**SOURCE DOCUMENT:**
Consider the overall value proposition

Batch farrowing can result in aa positive net-value proposition for many producers, but it’s important they calculate how many pigs they would produce on a batch model compared to continuous production to understand if the system is indeed more economical.

“If you’re in continuous production today, you can use that existing performance as a baseline to say, ‘Okay, if I have to batch, how does my PSY [pigs per sow per year] change? How do I expect my post-weaning performance to change?’

“That’s where batch farrowing is going to shine for most producers,” Johnson said. “They hopefully have better growth, which means increased average daily gain; better efficiency, if they have fewer health challenges; and lower mortality.”

With these assumptions, producers should be able to calculate overall pounds of pork produced out of their production system. For some, the cost may be higher, but if they have improved production, they’re increasing the overall throughput, and hence, may be able to justify the increased cost, Johnson said.

Potential negatives to batch farrowing

While there are benefits to be gained, producers do need to consider unintended consequences a switch to batch farrowing could have, Johnson added.

“You’re going to gestate more days in your farrowing crates on a batch model than you do in a continuous production,” he said. “Continuous production lets us be nimble with the farrowing house and turn those animals over on a row-by-row if not room-by-room basis.”

With batch farrowing, animals are loaded into the farrowing house earlier than they would be in a continuous-production system.

“In continuous production you can target day 112 or day 113 of gestation as your drop-dead date…to minimize the number of days they’re gestating in the farrowing house,” he continued. “If you want to batch, you have to load the first animals that are due on day 112 or day 113, plus all the other cohorts from that breed group that may be earlier in their gestation cycle.”

Animals will gestate in the farrowing crates for longer, which will decrease the throughput of the farrowing crates and impact overall production.

Different batch models provide options for throughput in terms of the wean age or litters per sow per year, for example, so Johnson said it’s important to consider long-term implications.

“As litters per sow per year come down, so will your pigs per sow for a year, and decreased PSY is something producers are going to think long and hard on before they [switch],” Johnson said. “You have batch model options that will optimize your litters per sow per year and as such, optimize your PSY, but those come with a consequence to wean age. You have other batch model options that optimize your wean age, but at a consequence to your PSY. Ultimately, producers will have to choose what’s more valuable to their operation, more pigs or higher wean age.”

Change in workflow

The change in system can also result in changes to workflow, with certain tasks condensed into shorter periods in batch systems.

**INPUT DATA:**
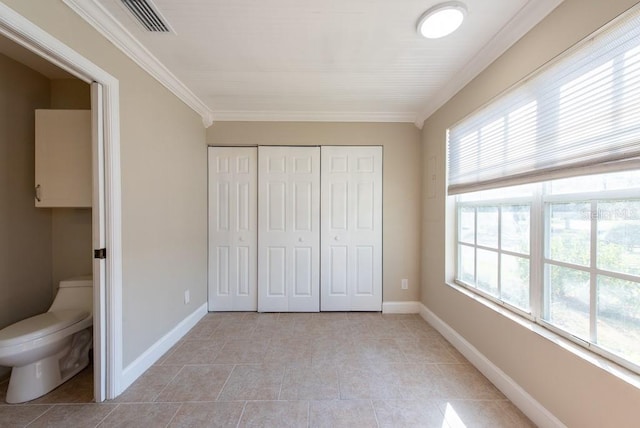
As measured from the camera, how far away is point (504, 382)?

**WORK TO COMPLETE:** In the passage on batch farrowing, which days of gestation can continuous production target as the drop-dead date for loading animals into the farrowing house? The lines above come from a source unrelated to the passage on batch farrowing.

**RESULT FOR THIS EXERCISE:** Day 112 or day 113.